Hace unas semanas participé, con mascarilla y manteniendo las distancias, en una pequeña concentración de apoyo al personal sanitario. La reivindicación se extendía a la exigencia de apertura plena del hospital cartagenero del Rosell y, en general, al reforzamiento de una sanidad pública y universal. En un momento dado, alguien, desde un coche, espetó a los allí presente un «¡Viva España!» que sonó mitad imprecación, mitad exabrupto.

Es decir, profirió ese grito por oposición a lo que pedíamos. Contraponía, por tanto, la idea de España a la existencia de un sistema sanitario público robusto que llegue a todo el mundo, capaz de enfrentarse con éxito a una pandemia y, simultáneamente, atender a quien enferme por cualquier razón. Deduje que para esa persona, España no son sus servicios públicos; tampoco, al parecer, un trabajo digno y estable asociado a su funcionamiento. Es, más bien, una emoción, la que podría desprenderse del orgullo que un propietario exhibe ante la finca de su propiedad.

De esa percepción arranca el problema que tenemos con nuestras derechas radicalizadas: la suerte de la mayoría de españoles y españolas les es indiferente. Y lo demuestran cada día con las posiciones políticas que adoptan. En los últimos tiempos, particularmente con su postura respecto de los dineros europeos que podrían canalizarse hacia nuestra maltrecha economía. Como alguien ha dicho en las redes, se está jugando el partido Holanda-España, y el PP va con el equipo extranjero.

Se ha alineado con los llamados países 'frugales', es decir, aquéllos (Países Bajos, Austria, Dinamarca, Suecia) que, en palabras del embajador francés en Madrid, son en realidad un club de tacaños que salen beneficiados de la mera existencia del euro (abarata sus exportaciones) y practican el dumping fiscal (Holanda), mientras niegan el pan y la sal al sur de Europa. Resumiendo: Casado ha ido a Bruselas a boicotear las importantes ayudas que el Fondo Europeo para la Reconstrucción contempla para nuestro país, sin importarle la imagen 'antipatriótica' que ello pueda acarrearle.

Material mostrado

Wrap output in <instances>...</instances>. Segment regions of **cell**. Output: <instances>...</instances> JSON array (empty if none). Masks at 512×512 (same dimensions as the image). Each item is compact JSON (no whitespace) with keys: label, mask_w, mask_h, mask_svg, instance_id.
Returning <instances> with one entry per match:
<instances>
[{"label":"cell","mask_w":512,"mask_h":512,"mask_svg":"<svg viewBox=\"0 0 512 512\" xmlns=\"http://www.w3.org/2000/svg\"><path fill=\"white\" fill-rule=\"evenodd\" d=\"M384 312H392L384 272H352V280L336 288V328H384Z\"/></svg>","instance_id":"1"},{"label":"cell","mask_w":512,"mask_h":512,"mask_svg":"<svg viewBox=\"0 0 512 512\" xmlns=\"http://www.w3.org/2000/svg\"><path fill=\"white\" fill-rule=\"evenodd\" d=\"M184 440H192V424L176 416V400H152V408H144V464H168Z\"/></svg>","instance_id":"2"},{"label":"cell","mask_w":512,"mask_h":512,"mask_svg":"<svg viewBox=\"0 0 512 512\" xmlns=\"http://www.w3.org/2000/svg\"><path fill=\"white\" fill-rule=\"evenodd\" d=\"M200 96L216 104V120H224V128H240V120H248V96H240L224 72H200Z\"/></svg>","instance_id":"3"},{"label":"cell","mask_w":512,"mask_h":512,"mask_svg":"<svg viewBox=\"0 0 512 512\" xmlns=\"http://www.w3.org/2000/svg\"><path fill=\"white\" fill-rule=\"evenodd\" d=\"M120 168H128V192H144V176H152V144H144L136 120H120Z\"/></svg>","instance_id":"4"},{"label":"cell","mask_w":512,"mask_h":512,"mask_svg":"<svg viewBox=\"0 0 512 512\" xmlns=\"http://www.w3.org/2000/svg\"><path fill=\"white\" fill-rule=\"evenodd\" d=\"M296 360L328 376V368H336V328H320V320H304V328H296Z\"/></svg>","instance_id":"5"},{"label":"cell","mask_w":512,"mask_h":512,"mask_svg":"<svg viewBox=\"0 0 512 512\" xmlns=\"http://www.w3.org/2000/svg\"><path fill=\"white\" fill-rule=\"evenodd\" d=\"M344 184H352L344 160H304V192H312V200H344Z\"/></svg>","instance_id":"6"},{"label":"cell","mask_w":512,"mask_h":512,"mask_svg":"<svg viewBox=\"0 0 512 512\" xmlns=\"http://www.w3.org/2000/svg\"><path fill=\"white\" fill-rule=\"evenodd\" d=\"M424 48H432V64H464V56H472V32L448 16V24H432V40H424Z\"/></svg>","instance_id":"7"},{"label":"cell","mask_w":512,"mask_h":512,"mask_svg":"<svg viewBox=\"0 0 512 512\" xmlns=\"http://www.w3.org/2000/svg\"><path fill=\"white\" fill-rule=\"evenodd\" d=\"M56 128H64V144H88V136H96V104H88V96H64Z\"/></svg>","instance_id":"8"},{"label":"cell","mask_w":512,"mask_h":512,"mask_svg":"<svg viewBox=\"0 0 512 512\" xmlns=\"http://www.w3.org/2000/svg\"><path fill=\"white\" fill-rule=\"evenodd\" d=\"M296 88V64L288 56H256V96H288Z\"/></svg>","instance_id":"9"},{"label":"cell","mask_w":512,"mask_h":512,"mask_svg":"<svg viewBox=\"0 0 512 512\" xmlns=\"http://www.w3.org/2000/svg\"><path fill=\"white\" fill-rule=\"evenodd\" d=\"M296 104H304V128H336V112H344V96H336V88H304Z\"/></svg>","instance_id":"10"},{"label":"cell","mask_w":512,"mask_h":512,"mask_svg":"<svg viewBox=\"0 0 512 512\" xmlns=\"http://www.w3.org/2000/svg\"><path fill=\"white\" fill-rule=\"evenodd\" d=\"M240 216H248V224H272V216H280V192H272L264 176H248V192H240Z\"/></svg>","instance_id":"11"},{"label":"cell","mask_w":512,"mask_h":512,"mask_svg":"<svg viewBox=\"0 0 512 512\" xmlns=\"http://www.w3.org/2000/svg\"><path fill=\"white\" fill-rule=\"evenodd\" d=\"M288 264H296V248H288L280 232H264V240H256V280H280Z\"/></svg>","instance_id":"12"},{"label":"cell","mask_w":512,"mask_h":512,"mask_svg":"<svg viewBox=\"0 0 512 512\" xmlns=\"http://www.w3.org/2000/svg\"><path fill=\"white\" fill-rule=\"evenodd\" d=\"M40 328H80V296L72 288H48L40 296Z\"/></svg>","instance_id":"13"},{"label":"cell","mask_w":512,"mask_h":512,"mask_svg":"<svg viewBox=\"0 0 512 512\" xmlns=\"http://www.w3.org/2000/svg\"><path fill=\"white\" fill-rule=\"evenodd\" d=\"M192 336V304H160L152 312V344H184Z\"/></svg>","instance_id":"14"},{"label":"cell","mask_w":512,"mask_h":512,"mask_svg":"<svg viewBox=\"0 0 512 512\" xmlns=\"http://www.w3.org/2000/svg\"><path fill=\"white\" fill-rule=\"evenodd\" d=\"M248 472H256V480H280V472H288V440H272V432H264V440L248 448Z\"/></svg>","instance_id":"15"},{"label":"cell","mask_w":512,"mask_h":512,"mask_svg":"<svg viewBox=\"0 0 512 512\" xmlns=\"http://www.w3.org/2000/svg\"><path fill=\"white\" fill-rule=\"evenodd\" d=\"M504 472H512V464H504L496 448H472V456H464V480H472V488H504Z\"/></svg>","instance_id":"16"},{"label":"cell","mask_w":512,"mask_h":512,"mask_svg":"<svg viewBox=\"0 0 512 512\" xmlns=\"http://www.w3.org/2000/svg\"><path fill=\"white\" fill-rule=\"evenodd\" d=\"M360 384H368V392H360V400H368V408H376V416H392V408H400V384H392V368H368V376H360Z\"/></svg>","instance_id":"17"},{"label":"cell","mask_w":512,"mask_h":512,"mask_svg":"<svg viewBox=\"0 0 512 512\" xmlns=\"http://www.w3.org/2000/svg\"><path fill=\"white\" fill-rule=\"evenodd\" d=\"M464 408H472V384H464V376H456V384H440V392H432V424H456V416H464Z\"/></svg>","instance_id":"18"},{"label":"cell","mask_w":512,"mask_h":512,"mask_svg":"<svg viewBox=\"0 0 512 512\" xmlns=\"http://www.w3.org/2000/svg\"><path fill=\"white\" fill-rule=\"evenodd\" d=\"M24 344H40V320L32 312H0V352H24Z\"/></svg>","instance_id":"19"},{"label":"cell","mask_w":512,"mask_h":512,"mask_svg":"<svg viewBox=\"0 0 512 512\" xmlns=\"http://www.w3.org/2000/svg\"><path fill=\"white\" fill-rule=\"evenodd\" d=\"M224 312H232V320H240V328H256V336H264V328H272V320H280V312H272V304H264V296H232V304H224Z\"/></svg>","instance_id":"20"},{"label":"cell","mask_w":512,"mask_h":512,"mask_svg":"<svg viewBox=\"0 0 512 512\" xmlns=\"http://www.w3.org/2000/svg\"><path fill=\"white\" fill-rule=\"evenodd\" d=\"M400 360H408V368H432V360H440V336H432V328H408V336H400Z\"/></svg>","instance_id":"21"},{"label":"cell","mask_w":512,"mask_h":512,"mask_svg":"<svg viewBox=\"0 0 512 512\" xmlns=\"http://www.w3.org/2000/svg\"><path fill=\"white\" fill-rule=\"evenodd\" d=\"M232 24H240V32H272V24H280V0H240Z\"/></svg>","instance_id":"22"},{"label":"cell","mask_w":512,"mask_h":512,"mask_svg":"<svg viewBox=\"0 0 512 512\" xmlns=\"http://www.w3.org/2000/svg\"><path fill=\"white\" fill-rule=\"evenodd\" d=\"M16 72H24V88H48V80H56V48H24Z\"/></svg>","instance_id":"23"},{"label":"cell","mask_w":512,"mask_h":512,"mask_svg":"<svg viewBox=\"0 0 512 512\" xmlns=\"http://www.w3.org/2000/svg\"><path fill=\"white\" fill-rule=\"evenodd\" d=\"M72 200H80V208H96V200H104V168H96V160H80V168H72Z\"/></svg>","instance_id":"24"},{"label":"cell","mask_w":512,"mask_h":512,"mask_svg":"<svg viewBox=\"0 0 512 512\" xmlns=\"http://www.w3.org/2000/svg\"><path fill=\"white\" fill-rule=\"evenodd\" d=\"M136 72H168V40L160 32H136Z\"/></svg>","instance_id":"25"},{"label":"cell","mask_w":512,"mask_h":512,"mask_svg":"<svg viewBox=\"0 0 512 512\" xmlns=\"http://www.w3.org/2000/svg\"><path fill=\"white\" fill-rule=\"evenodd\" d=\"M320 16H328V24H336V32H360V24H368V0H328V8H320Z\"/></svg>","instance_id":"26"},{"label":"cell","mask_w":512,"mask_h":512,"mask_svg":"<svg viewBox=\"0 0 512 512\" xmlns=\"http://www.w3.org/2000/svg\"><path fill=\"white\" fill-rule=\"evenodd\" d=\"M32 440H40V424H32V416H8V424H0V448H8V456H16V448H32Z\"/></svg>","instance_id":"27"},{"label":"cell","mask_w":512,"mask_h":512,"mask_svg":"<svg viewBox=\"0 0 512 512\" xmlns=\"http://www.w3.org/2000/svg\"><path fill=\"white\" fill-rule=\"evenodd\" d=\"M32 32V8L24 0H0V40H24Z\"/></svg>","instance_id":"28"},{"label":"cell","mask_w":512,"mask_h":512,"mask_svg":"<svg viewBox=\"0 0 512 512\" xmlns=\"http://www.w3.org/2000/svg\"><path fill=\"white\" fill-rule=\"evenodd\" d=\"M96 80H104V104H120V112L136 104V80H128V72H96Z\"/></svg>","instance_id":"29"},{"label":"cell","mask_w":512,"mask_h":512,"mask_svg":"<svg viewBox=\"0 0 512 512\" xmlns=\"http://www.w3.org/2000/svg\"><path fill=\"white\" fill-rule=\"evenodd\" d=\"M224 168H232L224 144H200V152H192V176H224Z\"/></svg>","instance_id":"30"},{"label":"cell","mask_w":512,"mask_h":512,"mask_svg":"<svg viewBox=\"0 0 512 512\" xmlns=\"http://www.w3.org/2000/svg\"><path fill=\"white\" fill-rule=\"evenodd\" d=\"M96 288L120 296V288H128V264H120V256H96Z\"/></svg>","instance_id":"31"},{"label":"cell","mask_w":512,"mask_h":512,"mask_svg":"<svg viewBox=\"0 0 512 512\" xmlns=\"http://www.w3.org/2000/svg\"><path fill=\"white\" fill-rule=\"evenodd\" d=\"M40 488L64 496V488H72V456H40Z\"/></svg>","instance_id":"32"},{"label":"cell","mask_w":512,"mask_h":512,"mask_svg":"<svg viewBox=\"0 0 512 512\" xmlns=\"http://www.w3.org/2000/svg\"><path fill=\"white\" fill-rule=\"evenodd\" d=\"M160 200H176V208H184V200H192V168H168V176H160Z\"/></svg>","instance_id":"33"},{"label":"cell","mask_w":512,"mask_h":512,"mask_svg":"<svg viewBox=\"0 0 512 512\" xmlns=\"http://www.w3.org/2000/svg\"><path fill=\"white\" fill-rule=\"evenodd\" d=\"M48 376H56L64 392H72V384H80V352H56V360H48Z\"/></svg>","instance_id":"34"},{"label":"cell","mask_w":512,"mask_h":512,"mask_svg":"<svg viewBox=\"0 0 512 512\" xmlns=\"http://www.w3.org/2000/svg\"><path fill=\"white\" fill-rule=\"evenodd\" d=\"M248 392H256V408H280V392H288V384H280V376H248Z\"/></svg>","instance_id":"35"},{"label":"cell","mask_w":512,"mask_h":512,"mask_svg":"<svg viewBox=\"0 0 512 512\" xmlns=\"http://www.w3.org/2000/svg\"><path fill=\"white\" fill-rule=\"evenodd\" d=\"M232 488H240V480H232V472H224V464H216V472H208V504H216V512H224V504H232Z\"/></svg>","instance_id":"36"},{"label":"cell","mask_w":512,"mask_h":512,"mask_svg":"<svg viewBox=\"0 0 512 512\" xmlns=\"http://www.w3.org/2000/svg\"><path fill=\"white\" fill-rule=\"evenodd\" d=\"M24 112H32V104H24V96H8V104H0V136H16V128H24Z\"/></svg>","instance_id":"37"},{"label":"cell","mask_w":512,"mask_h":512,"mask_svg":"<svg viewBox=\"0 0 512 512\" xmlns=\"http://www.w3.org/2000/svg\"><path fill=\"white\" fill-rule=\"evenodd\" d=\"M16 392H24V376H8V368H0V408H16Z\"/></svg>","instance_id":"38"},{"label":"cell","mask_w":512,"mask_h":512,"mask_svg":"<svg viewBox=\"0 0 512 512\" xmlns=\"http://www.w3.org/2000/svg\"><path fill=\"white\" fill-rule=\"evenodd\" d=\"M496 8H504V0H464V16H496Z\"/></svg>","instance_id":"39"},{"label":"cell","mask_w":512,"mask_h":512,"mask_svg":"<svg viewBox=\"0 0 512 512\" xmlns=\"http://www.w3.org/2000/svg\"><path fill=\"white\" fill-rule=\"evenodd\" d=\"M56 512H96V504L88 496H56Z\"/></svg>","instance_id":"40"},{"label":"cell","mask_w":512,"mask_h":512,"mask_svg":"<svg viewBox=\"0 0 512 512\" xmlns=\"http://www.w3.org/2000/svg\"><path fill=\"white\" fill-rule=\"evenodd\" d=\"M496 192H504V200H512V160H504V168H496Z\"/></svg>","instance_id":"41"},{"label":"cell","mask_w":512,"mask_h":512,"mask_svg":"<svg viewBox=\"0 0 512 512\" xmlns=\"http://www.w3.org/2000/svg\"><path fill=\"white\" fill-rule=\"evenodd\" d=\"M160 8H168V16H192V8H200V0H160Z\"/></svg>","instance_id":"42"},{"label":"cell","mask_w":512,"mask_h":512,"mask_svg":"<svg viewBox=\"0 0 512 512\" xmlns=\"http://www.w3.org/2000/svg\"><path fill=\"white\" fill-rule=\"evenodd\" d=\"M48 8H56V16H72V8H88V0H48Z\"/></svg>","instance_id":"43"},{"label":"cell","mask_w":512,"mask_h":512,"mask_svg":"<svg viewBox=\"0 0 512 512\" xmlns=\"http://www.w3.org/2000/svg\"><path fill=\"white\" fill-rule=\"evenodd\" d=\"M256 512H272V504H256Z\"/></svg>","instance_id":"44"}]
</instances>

Instrucciones
- A) Actualice el pasaje del artículo sobre la sanidad pública que va de "Es decir, profirió" a "de su propiedad.", ambos inclusive, sustituyendo "pandemia" por "epidemia".
- B) Según el artículo sobre la sanidad pública, ¿qué hospital cartagenero se exigía abrir plenamente en la concentración?
- C) Prosiga la redacción del artículo sobre la sanidad pública a partir del punto en que termina.

Resultados por tarea
- A)
Es decir, profirió ese grito por oposición a lo que pedíamos. Contraponía, por tanto, la idea de España a la existencia de un sistema sanitario público robusto que llegue a todo el mundo, capaz de enfrentarse con éxito a una epidemia y, simultáneamente, atender a quien enferme por cualquier razón. Deduje que para esa persona, España no son sus servicios públicos; tampoco, al parecer, un trabajo digno y estable asociado a su funcionamiento. Es, más bien, una emoción, la que podría desprenderse del orgullo que un propietario exhibe ante la finca de su propiedad.

- B) El hospital del Rosell.

- C)
Y es que las élites españolas sólo entienden la reconstrucción en un sentido: el que sigue el dinero desde la hacienda pública a la caja de las compañías. Sin ninguna contrapartida por parte de éstas al esfuerzo que hace la sociedad para mantenerlas en pie. Bienvenidos los Ertes, los créditos ICO para facilitar la liquidez de las empresas y otras medidas tendentes a sostener el aparato productivo. Pero nada de derogación de una reforma laboral que ayudaría a elevar los salarios y fortalecer la capacidad negociadora de la gente trabajadora. En absoluto incrementar los impuestos a las rentas empresariales y a las grandes fortunas. Tal es así que el líder de la CEOE, Garamendi, ha llegado a afirmar que las crisis no se financian con impuestos, sino con deuda pública. Es decir, mediante la apropiación por parte de los acreedores privados del fruto del trabajo de las generaciones venideras. Es una posición egoísta, brutalmente insolidaria, que pone de manifiesto el punto álgido al que está llegando la para muchos inexistente lucha de clases.

Así pues, ya sabemos la idea de reconstrucción de España de nuestros patriotas de banderita: dinero a espuertas para los empresarios, pero sin atisbo alguno de contrato social, es decir, de contrapartidas por parte de aquéllos, en forma de salarios y pago de impuestos, en justa correspondencia a la generosidad del Estado. Y esa idea no incluye, obviamente, el fortalecimiento de los servicios públicos. Por dos razones. Primero, porque ello menoscaba el margen de negocio de los buitres que especulan con la sanidad, la educación o las residencias de mayores. Segundo, porque esa mejora entraña, inexorablemente, una reordenación del sistema fiscal en un sentido más progresivo, si es que queremos perpetuar una calidad asistencial propia de un país decente.

Por eso aquella persona del coche increpaba, invocando el nombre de España, a los manifestantes que pedían sanidad pública. Porque en su España no cabe una vida digna para la mayoría trabajadora. Solamente la satisfacción de los dueños del cortijo en que quieren convertir la patria.